Every morning, in my new job as assistant head of the lower school, I have the opportunity to shake hands with each boy in either grades K-2 or grades 3-5 depending on which door that they enter. It feels like such a privilege to be able to greet students at the start of their school day. I know that this promotes not only good manners, but trust.
Several jobs ago, I attended a workshop led by Boys Town. This organization has roots in a small town in Nebraska. It specializes in helping boys learn and grow despite obstacles that they may encounter. My workshop was not only stirring but instructional. One of the main ideas that stayed with me was the power of saying hello.
According to the Boys Town model, boys need to feel that they matter through their connection to others, and if they are lacking this connection at home or in their community, school is where they are able to feel a part of something beyond themselves. No problem is insurmountable when connected to a caring community.
I recently came upon an article on Twitter titled, “The Value of Just Saying Hello,” and it reminded me of the Boys Town ideals. The author, Kevin Fittinghoff, states that the greeting is like “sandpaper, breaking through the too-smooth finish and giving us something to hold on to.” I love the idea that each boy I greet at the doorway of school is now “roughed up” and better able to absorb new possibilities that the day may present to him.
See the link below to this interesting article.
Our teachers also greet the boys at the door to their classroom. I stood watching the other day while Mrs. Radle welcomed her boys to 2C. Each boy not only received a handshake, but was asked how they were doing and how their evening had been. The boys patiently waited in line in the hallway while their teacher also prompted them to ask her how her evening had been. This was repeated fifteen times, with each boys feeling singled out, connected, and “roughed up.” While visiting Mr. Bowie’s class this morning, he remarked that his boys are “awesome” with their morning handshakes. The ritual “provides life-long lessons and skills.”
I hope that my communication with you each week encourages “talking points” to inspire weekend conversation with your son or sons. Here are some “talking points” for this weekend.
- What was the message from this week’s Morning Meeting with Dr. Webster or Mr. Smyth? Did you enjoy the story? What does compassion mean to you?
- If you are in Kindergarten- Did you like the apples that you tasted? How do you make applesauce? Where are you going with your class next week? Did you see your big buddies this week ?
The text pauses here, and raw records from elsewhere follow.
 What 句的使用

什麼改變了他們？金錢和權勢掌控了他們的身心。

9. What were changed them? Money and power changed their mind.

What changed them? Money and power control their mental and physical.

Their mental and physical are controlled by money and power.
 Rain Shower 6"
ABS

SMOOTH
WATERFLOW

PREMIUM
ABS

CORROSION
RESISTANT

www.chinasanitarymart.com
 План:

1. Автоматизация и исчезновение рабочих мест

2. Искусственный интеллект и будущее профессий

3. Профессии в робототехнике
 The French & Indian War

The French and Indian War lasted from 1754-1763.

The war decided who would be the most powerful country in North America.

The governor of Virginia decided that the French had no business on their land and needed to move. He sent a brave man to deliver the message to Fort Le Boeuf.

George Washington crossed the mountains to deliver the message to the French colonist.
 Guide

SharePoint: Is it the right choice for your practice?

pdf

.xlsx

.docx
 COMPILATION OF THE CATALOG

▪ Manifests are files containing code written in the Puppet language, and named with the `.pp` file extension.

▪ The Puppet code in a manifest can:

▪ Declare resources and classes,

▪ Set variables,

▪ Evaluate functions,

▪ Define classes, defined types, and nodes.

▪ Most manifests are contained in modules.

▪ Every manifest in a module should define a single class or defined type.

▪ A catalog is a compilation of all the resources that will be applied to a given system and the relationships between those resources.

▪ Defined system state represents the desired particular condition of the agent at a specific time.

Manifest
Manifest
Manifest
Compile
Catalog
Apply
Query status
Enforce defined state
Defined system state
- If you are in Pre-First- Why is there a large monster face on your classroom door?
- If you are in First Grade- Who are Even Steven and Odd Todd? What projects are you doing based on Frog and Toad? Did you see your big buddies this week?
- If you are in Second Grade- How are you tying your study of geography in with creative use of the iPad? What are you learning about air ecology and air pollution in science class? Why did you make helixes in science?
- If you are in Third Grade- Are you looking forward to the trip to a National Historic Site next week and earning your first Junior Ranger badge?
- If you are in Fourth Grade- What geography songs are you learning this week from Mr. Merrick? Does he have a favorite part of the world to sing about?
- If you are in Fifth Grade- Did you enjoy the talk by Sandy London on Monday? What inspired him to start writing books? Where does he get his ideas?